▸ **Instructions for the task**
For each of the following statements, say yes or no to whether the passage on Satyricon agrees with it, and quote the exact words of the passage that decide it. (a) The blond-haired man in the Roman bath wears a chiton the color of dirt. (b) Encolpius and Ascyltus first come upon each other in a Senate room. (c) Encolpius never gets out of the neck hold that Ascyltus puts on him.

SATYRICON
| Mundus vult decipi, ergo decipiatur. |
A camera pans to a blond-haired man standing in a Roman bath, gazing upon a graffiti-covered wall. He is wrapped in a dirt colored chiton. He is talking to himself. Encolpius. He is talking about his lost lover, Giton. Another man enters. Ascyltus. He is hiding in the shadows, drenched in sweat, rolling around in the dirt, and recalling the tale of how he stole Giton out from under Encolpius. The two encounter each other upon a large stone staircase. They immediately exchange blows.
When imagining Rome, there is a specific image that has likely been forced into the mind: white polished stone, marble columns, statues with expressive, vivid faces, men huddled together in a Senate room, clad in togas. In the center, one man speaks with booming, senatorial authority. An idea of Western exceptionalism. A learned society. A romanticized version, to appease the lovers of the “past”.
In reality, the zeitgeist of Rome could best be described with the scene of Encolpius and Giton. Two men. Encolpius and Ascyltus. Sweaty. Angry. They scream and yell, exchanging blows amidst a bathroom of naked men. The sound of slapping skin reverberates in the room. Ascyltus locks his opponent's neck in the crook of his elbow. Encolpius breaks free. They grapple with each other, shove each other, landing on the floor in a wrathful, raving heap: all over their shared “lover”, Giton, a young boy who can best be described as a sex slave.

▸ **Data provided**
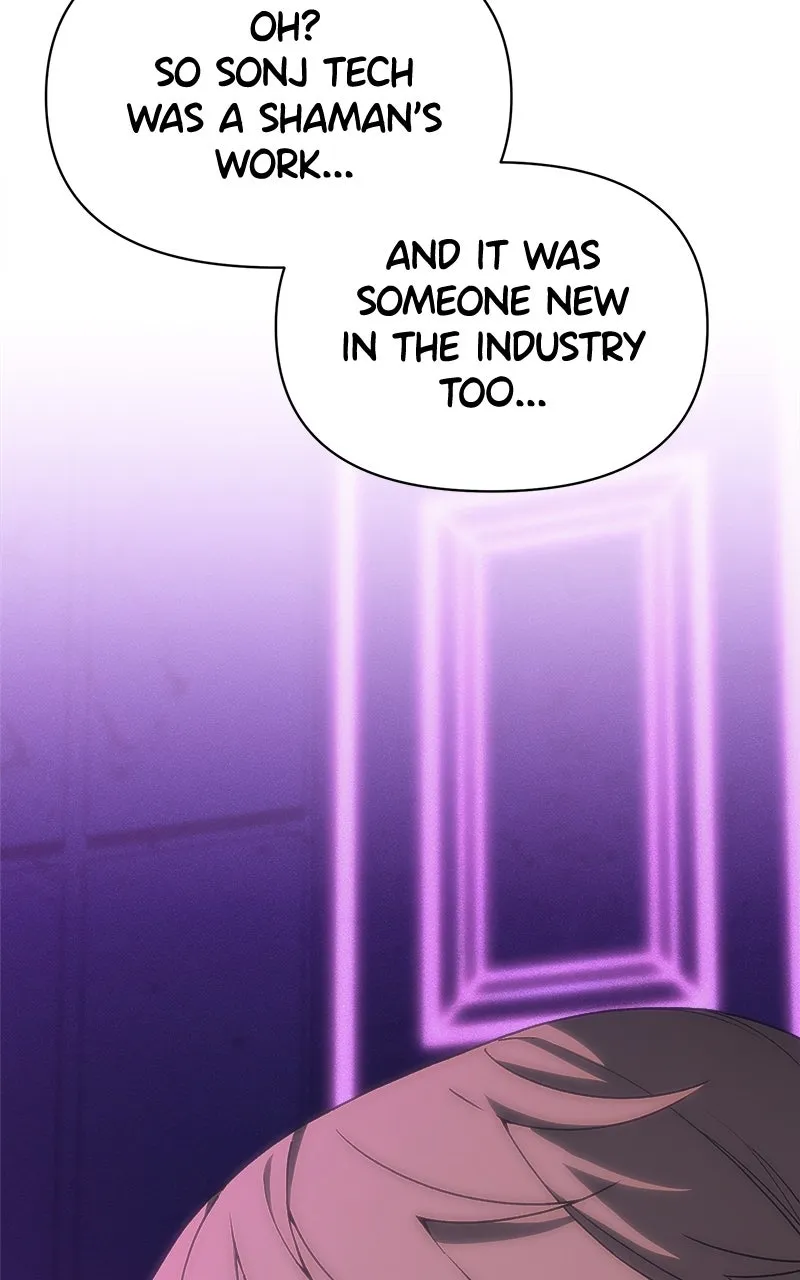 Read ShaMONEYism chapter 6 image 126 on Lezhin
* * *
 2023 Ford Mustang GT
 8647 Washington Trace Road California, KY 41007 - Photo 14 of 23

▸ **Answer**
(a) Yes: "He is wrapped in a dirt colored chiton."
(b) No: "The two encounter each other upon a large stone staircase."
(c) No: "Encolpius breaks free."